The Red Hat AI inference CUDA image supports NVIDIA's NVFP4 quantization format on RTX PRO 4500 Blackwell-based GPUs. This allows for efficient, low-cost large-model inference with vLLM. NVFP4 is a 4-bit floating-point format introduced with the NVIDIA Blackwell architecture that uses hardware acceleration.

We have reliably deployed NVFP4-quantized models. Using Red Hat AI Inference Server 3.3, results for completions, tool calling, reasoning, and accuracy are consistent with original full-precision models. Tests confirm good accuracy RedHatAI/Qwen3-30B-A3B-NVFP4 (TP1) and RedHatAI/Llama-3.3-70B-Instruct-NVFP4 (TP2).

The following is a sample deployment that serves the model using Red Hat AI Inference Server.
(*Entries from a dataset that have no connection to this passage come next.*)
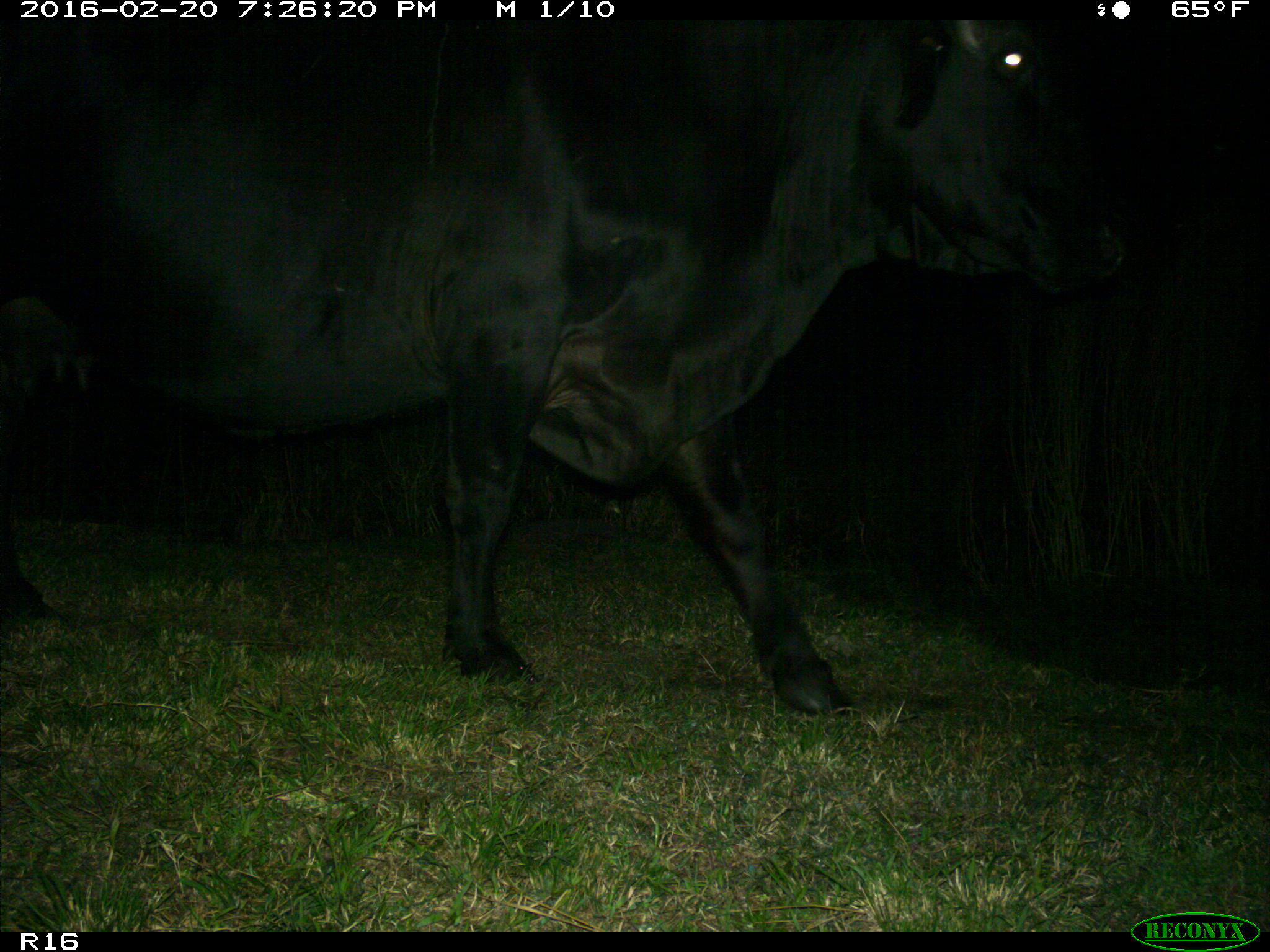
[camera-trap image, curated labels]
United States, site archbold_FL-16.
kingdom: Animalia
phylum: Chordata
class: Mammalia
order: Artiodactyla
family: Bovidae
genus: Bos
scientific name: Bos taurus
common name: domestic cow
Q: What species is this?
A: Bos taurus (domestic cow).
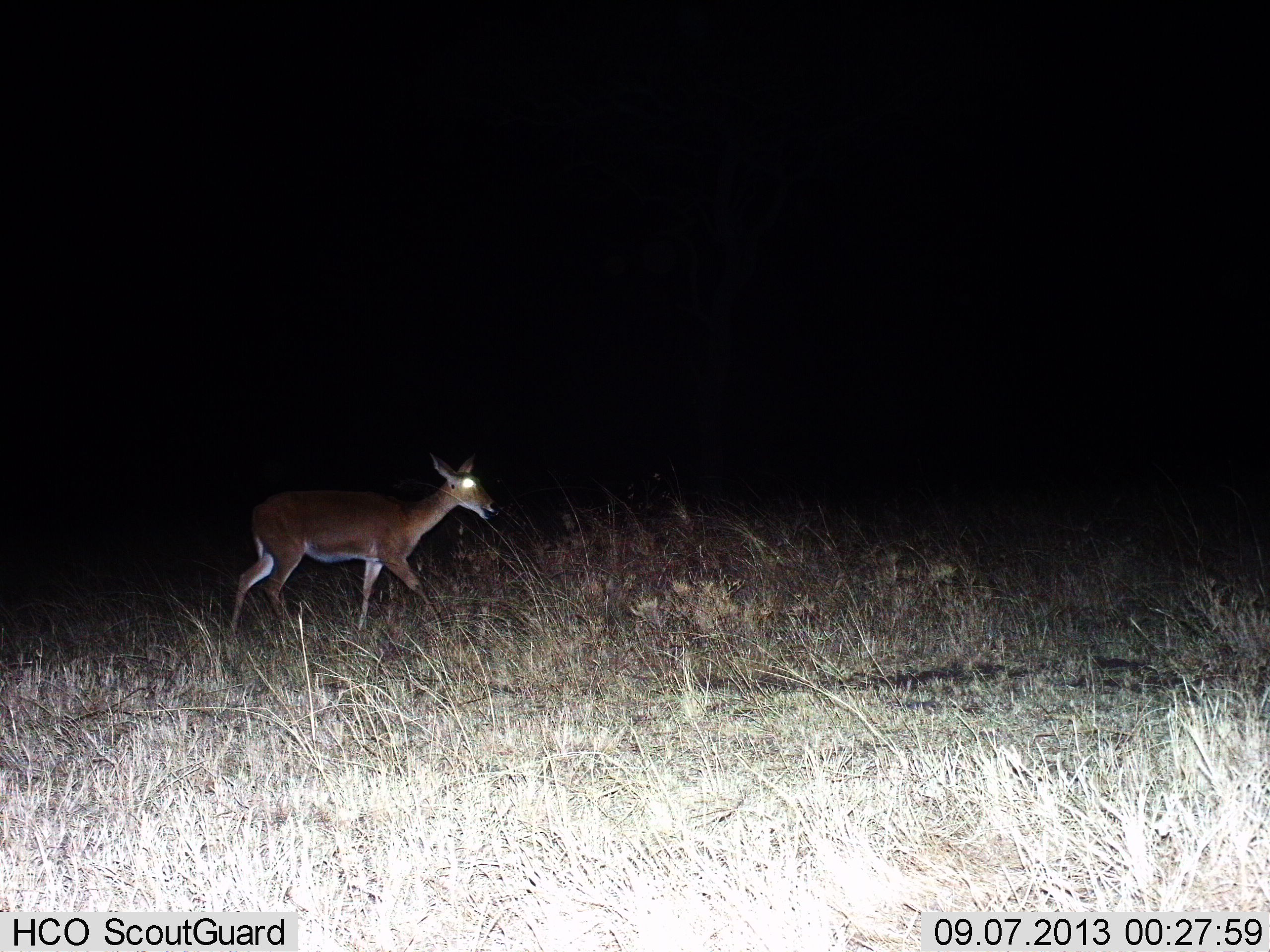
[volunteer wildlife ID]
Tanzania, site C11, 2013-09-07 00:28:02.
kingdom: Animalia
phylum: Chordata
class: Mammalia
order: Artiodactyla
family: Bovidae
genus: Redunca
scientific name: Redunca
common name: reedbuck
Reedbuck (Redunca), count 1. Behavior (volunteer vote fractions): standing 9%, resting 0%, moving 91%, interacting 0%. Young present (vote fraction): 0%. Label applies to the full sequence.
An init container downloads the model weights from Hugging Face, and the main container launches vLLM with tensor parallelism across two GPUs with tool-calling support enabled.

Create the necessary resources, such as Hugging Face secret for authentication (needed for gated model) and a persistent volume for caching the model weights, and then apply the deployment:

# Create the HF token secret
oc create secret generic hf-token-secret \
  --from-literal=HUGGING_FACE_TOKEN=<your-token>
# Create a PVC for model caching
oc apply -f - <<EOF
apiVersion: v1
kind: PersistentVolumeClaim
metadata:
  name: model-cache
spec:
  accessModes: [ReadWriteOnce]
  resources:
    requests:
      storage: 100Gi
EOF

# Create model deployment with basic confguration
oc apply -f - <<EOF
kind: Deployment
apiVersion: apps/v1
metadata:
  name: llm-deploy-929
  namespace: test-rhaiis
  labels:
    app: rhaiis-runner
spec:
  replicas: 1
  selector:
    matchLabels:
      app: rhaiis-runner
  template:
    metadata:
      name: rhaiis-runner
      labels:
        app: rhaiis-runner
    spec:
      restartPolicy: Always
      initContainers:
        - name: download
          command:
            - /bin/bash
            - '-c'
          env:
            - name: HF_HUB_OFFLINE
              value: '0'
            - name: HF_HOME
              value: /mnt/model
            - name: HUGGING_FACE_HUB_TOKEN
              valueFrom:
                secretKeyRef:
                  name: hf-token-secret
                  key: HUGGING_FACE_TOKEN
          volumeMounts:
            - name: cache-volume
              mountPath: /mnt/model
          terminationMessagePolicy: File
          image: registry.redhat.io/rhaiis/vllm-cuda-rhel9:3.3.0-1771898916
          args:
            - huggingface-cli download RedHatAI/Qwen3-30B-A3B-NVFP4
      imagePullSecrets:
        - name: quay-secrets
      containers:
        - resources:
            limits:
              cpu: '16'
              memory: 30Gi
              nvidia.com/gpu: '1'
            requests:
              cpu: 10m
              memory: 29Gi
              nvidia.com/gpu: '1'
          name: rhaiis
          command:
            - /bin/bash
            - '-c'
          env:
            - name: HF_HUB_OFFLINE
              value: '0'
            - name: HF_HOME
              value: /mnt/model
            - name: HUGGING_FACE_HUB_TOKEN
              valueFrom:
                secretKeyRef:
                  name: hf-token-secret
                  key: HUGGING_FACE_TOKEN
          ports:
            - containerPort: 8000
              protocol: TCP
          volumeMounts:
            - name: cache-volume
              mountPath: /mnt/model
            - name: dshm
              mountPath: /dev/shm
          image: registry.redhat.io/rhaiis/vllm-cuda-rhel9:3.3.0-1771898916
          args:
            - vllm serve RedHatAI/Qwen3-30B-A3B-NVFP4 --uvicorn-log-level debug --trust-remote-code --enable-chunked-prefill --tensor-parallel-size 1 --max-model-len 10000
      volumes:
        - name: cache-volume
          persistentVolumeClaim:
            claimName: model-cache
        - name: dshm
          emptyDir:
            medium: Memory
EOF

Use the following commands and outputs to validate model completions, chat performance, and accuracy benchmarks.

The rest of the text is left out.